#### Spatial questions tied to pictures
____

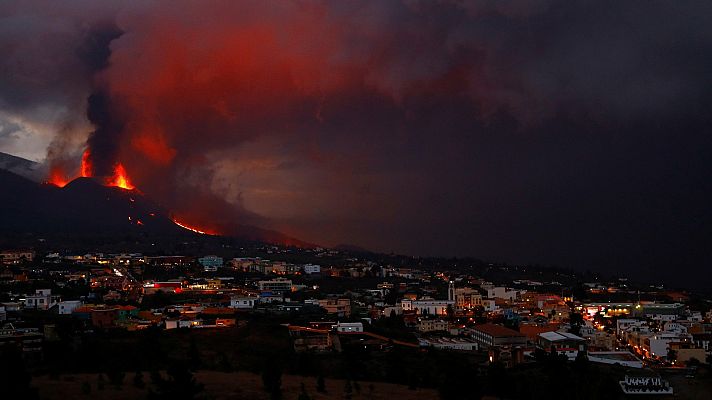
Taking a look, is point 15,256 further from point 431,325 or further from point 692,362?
point 692,362

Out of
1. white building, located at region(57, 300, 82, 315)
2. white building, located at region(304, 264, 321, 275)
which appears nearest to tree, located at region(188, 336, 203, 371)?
white building, located at region(57, 300, 82, 315)

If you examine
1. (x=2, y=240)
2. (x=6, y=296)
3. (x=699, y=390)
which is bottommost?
(x=699, y=390)

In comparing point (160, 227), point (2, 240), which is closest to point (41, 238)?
point (2, 240)

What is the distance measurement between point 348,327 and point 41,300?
2026 cm

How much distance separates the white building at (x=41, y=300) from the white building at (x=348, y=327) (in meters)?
18.9

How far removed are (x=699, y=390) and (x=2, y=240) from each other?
85.6 metres

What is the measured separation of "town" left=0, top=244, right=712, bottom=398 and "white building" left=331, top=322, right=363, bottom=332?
90 millimetres

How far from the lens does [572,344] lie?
44.6m

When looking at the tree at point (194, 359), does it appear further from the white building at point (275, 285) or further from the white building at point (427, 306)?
the white building at point (275, 285)

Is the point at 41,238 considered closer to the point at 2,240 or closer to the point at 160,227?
the point at 2,240

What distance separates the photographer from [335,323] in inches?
1827

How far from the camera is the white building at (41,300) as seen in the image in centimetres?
4866

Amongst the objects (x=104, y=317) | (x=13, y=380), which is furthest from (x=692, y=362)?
(x=13, y=380)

____

#### INSTRUCTIONS FOR THE TASK
Change "tree" to "pine" throughout the lines, keeping all other wording the same, and leave the pictures out of your answer.

#### PROBLEM SOLUTION
Taking a look, is point 15,256 further from point 431,325 or further from point 692,362?
point 692,362

Out of
1. white building, located at region(57, 300, 82, 315)
2. white building, located at region(304, 264, 321, 275)
which appears nearest to pine, located at region(188, 336, 203, 371)?
white building, located at region(57, 300, 82, 315)

If you examine
1. (x=2, y=240)
2. (x=6, y=296)
3. (x=699, y=390)
which is bottommost?
(x=699, y=390)

In comparing point (160, 227), point (2, 240), which is closest to point (41, 238)?
point (2, 240)

What is the distance measurement between point 348,327 and point 41,300?
2026 cm

How much distance separates the white building at (x=41, y=300) from the white building at (x=348, y=327) (in meters)?
18.9

How far removed are (x=699, y=390) and (x=2, y=240) from each other?
85.6 metres

What is the measured separation of "town" left=0, top=244, right=712, bottom=398 and "white building" left=331, top=322, right=363, bottom=332?
90 millimetres

How far from the lens does [572,344] lie?
44.6m

When looking at the pine at point (194, 359), does it appear further from the white building at point (275, 285) or further from the white building at point (427, 306)?
the white building at point (275, 285)

Is the point at 41,238 considered closer to the point at 2,240 or closer to the point at 160,227?
the point at 2,240

What distance separates the photographer from [335,323] in inches?
1827

How far from the camera is the white building at (41,300) as seen in the image in centimetres?
4866

Amongst the objects (x=104, y=317) | (x=13, y=380), which is furthest from (x=692, y=362)?
(x=13, y=380)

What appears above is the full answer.